YOUR TASK: Return the entries verbatim and drop every picture.
________________________________________
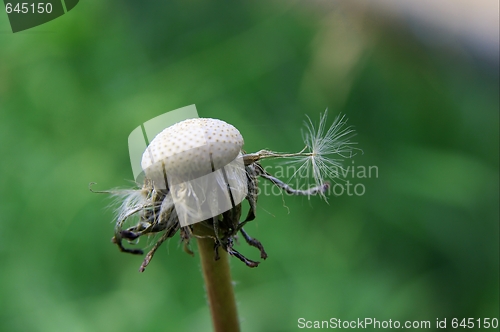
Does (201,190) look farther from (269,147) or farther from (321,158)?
(269,147)

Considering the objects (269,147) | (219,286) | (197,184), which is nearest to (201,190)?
(197,184)

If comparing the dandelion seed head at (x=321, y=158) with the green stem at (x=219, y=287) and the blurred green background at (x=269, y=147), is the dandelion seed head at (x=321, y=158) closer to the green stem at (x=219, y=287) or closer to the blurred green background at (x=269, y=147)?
the green stem at (x=219, y=287)

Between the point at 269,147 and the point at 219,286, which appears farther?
the point at 269,147

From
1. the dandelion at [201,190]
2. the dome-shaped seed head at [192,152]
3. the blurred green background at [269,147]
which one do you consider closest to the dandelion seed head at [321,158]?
the dandelion at [201,190]

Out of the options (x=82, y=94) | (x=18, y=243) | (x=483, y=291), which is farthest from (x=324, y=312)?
(x=82, y=94)

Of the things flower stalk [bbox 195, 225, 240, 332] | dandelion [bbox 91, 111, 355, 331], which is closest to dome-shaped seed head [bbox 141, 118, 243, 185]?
dandelion [bbox 91, 111, 355, 331]

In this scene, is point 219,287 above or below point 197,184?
below

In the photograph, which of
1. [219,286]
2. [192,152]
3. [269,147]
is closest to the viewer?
[192,152]

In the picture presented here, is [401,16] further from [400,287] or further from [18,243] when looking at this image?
[18,243]
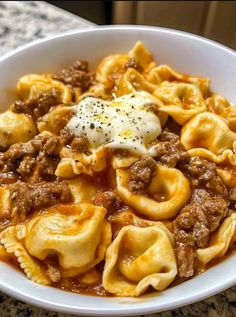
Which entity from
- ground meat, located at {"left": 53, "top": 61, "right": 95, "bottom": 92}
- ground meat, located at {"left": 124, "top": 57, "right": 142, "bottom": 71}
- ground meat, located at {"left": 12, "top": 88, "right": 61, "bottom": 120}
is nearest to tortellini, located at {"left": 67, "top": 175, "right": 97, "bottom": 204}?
ground meat, located at {"left": 12, "top": 88, "right": 61, "bottom": 120}

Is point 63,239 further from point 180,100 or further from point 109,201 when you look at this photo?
point 180,100

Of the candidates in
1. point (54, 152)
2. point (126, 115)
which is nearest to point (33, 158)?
point (54, 152)

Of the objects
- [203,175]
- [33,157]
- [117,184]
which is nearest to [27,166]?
[33,157]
________________________________________
TASK RESPONSE:
Does (201,190) look farther from (269,147) or farther from (321,158)?
(269,147)

Considering the objects (269,147) | (219,286) | (197,184), which is nearest to (201,190)?
(197,184)

If comparing the dandelion seed head at (x=321, y=158) with the green stem at (x=219, y=287) and the blurred green background at (x=269, y=147), is the dandelion seed head at (x=321, y=158) closer to the green stem at (x=219, y=287) or closer to the blurred green background at (x=269, y=147)?
the green stem at (x=219, y=287)

Between the point at 269,147 and the point at 219,286, which appears farther?
the point at 269,147

From
1. the dandelion at [201,190]
2. the dome-shaped seed head at [192,152]
3. the blurred green background at [269,147]
which one do you consider closest to the dandelion seed head at [321,158]?
the dandelion at [201,190]

Out of the options (x=82, y=94) | (x=18, y=243) | (x=483, y=291), which is farthest from (x=324, y=312)?
(x=82, y=94)

Of the things flower stalk [bbox 195, 225, 240, 332] | dandelion [bbox 91, 111, 355, 331], which is closest to dome-shaped seed head [bbox 141, 118, 243, 185]?
dandelion [bbox 91, 111, 355, 331]

In this scene, is point 219,287 above or below point 197,184?
below

In the photograph, which of
1. [219,286]
2. [192,152]
3. [269,147]
is closest to the viewer?
[192,152]

In the picture presented here, is [401,16] further from [400,287] or further from [18,243] when looking at this image?
[18,243]
Which entity from
- ground meat, located at {"left": 53, "top": 61, "right": 95, "bottom": 92}
- ground meat, located at {"left": 124, "top": 57, "right": 142, "bottom": 71}
- ground meat, located at {"left": 12, "top": 88, "right": 61, "bottom": 120}
is nearest to tortellini, located at {"left": 67, "top": 175, "right": 97, "bottom": 204}?
ground meat, located at {"left": 12, "top": 88, "right": 61, "bottom": 120}

Is point 63,239 further from point 180,100 or further from point 109,201 when you look at this photo?
point 180,100

Of the candidates in
1. point (54, 152)
2. point (126, 115)
which is nearest to point (33, 158)?
point (54, 152)

Of the objects
- [203,175]
- [33,157]
- [117,184]
which is nearest to [27,166]?
[33,157]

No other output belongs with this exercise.